Penises, and writing what you know while living in Canada

Writing what you know is commonly spoken about in author’s circles. Research is also a crucial part of writing a novel, and the genre of the work has no baring on the necessity of the sometimes arduous task.

Accurate information is the lifeblood of any literary work, since readers now-a-days can tell the difference between someone who knows what they are talking about and someone who is full of crap. We read enough, see enough, and interact enough on social media and the web to understand the basics as far as the world is concerned, and if we don’t, the truth is only a click away, so smoke and mirrors no longer work in the realm of contemporary romance.

And I very much write what I know.

All the novels in my Blurred Lines Series of blended erotic romances are set in Canada. And more specifically, the Province of Ontario (where I was born.) The cities and towns really do exist. All the restaurants, parks, stadiums, festivals, and landmarks that I refer to are real. All the food on the menu is actually there (unless they’ve changed the menu since the last time I visited.) All roads lead to home. The traffic is in real-time. The weather—hot or cold—is never exaggerated. And, ignoring the sex part, I’ve seen or done pretty much everything I write about. Also, I have a nursing background, so quite often anything medical is King in my writing.

I do a great deal of research, even surrounding places and things I’m familiar with. I check driving and walking distances on Google Maps before sending a character on their way. I check dates of festivals before claiming a character is leaving for the Cactus Festival in Dundas in the month of May (which is not when it runs, btw.) I don’t send anyone to a restaurant on a Monday when the place would normally be closed, and I don’t make up educational institutions, street names, liquor or beer brands, or create something that doesn’t exist in our province just for the sake of my story. Although, some of the main material is created in my mind—Macintyre & Anderson Architectural Firm for example. Corbin Macintyre owns half the firm he works for, so it needs his name on it. But all the supporting material in my novels is factual. Everything that fills in the background of my stories is authentic and truly Canadian.

But what about the sex in an erotic romance? What about—pardon the pun—the ins and outs of the intimacy written between the covers of a book. How accurate is it? How true to life can erotic romance really be?

Well, my books are not biographical as far as the bedroom goes, that much is true, trust me. And, obviously, most modern romances, no matter the sub genre, are pushing the limits on everything—multiple orgasms for the shapely size two female characters, men with genitalia fit for porn who can get it up repeatedly and still want more, and the always battered background that most romance characters originate from while they deal with shattered lives, desires that go beyond what most of us experience, and that underlying mystery that all main characters hide.

Stored items:
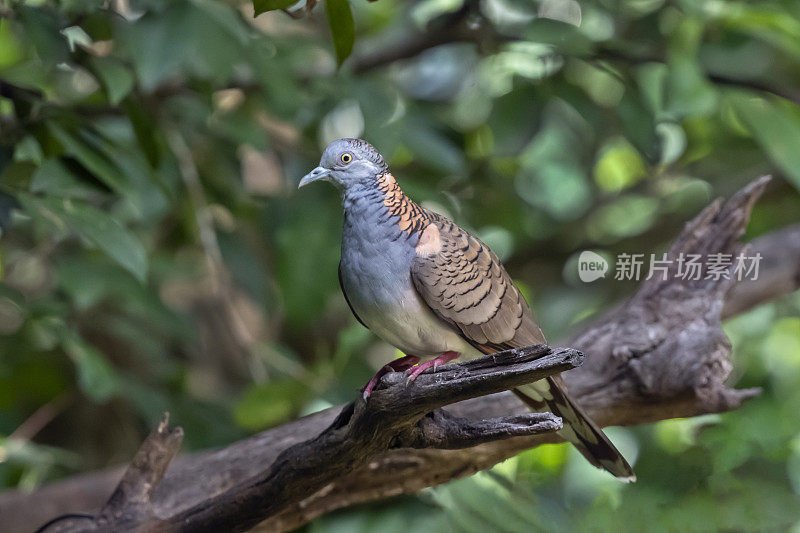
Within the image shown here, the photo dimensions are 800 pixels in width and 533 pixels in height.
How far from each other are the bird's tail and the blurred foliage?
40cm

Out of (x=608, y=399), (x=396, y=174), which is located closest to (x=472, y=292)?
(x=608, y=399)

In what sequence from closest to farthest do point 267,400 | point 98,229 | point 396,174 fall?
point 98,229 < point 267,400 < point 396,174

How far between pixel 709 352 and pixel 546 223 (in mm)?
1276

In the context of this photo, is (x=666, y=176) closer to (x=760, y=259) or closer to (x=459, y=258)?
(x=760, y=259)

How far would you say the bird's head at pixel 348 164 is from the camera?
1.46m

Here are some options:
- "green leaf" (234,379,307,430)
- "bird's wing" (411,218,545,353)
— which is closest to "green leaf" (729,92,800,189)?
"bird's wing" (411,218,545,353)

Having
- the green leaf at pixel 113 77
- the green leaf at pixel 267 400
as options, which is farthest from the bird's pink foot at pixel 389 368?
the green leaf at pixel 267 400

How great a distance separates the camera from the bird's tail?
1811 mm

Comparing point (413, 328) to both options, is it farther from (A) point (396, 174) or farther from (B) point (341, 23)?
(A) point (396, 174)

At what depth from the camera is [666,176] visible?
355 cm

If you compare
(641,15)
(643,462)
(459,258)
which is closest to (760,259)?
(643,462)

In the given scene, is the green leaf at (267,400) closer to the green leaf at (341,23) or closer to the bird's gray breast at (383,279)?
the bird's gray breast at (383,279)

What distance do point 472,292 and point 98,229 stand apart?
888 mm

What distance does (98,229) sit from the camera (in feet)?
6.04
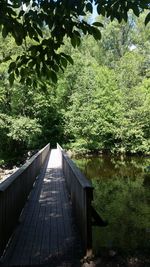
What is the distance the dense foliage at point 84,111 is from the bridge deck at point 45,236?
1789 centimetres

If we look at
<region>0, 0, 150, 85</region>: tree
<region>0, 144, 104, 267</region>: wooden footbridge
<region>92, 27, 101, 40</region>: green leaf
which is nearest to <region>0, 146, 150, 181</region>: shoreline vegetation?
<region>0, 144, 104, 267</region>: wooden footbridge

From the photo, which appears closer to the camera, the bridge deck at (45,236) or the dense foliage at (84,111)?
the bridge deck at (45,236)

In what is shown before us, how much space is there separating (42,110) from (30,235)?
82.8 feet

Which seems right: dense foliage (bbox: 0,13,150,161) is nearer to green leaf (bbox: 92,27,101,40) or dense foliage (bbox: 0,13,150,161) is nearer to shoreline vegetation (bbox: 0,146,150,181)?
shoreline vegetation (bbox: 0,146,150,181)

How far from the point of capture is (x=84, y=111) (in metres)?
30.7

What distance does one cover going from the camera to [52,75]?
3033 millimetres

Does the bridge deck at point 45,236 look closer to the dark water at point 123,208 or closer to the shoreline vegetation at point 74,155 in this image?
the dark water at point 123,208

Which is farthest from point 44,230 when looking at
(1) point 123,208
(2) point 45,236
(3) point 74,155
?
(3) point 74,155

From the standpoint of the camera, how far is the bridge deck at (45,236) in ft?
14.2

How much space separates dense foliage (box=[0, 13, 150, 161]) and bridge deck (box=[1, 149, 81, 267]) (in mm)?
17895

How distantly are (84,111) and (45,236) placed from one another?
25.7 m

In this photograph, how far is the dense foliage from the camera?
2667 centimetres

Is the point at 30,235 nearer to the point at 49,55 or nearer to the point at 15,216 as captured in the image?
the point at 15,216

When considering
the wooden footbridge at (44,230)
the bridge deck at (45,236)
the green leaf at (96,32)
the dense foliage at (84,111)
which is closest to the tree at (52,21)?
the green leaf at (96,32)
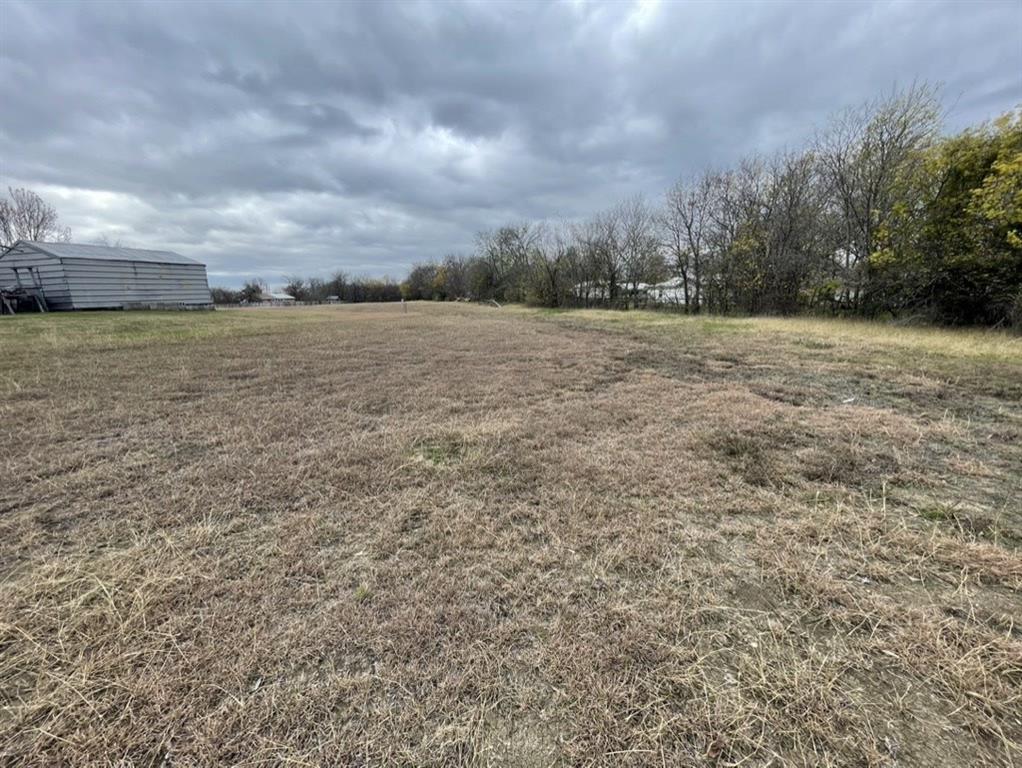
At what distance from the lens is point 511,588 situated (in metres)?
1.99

*Work order A*. In the post on writing what you know, why does the invented architectural firm carry the name Macintyre?
*Work order B*. Reproduce the post on writing what you know from "Writing what you know is" to "sometimes arduous task.".
*Work order C*. According to the post on writing what you know, which province are the Blurred Lines Series novels set in?

*Worked solution A*. Corbin Macintyre owns half the firm he works for, so the firm needs his name on it.

*Worked solution B*.
Writing what you know is commonly spoken about in author’s circles. Research is also a crucial part of writing a novel, and the genre of the work has no baring on the necessity of the sometimes arduous task.

*Worked solution C*. They are set in the Province of Ontario.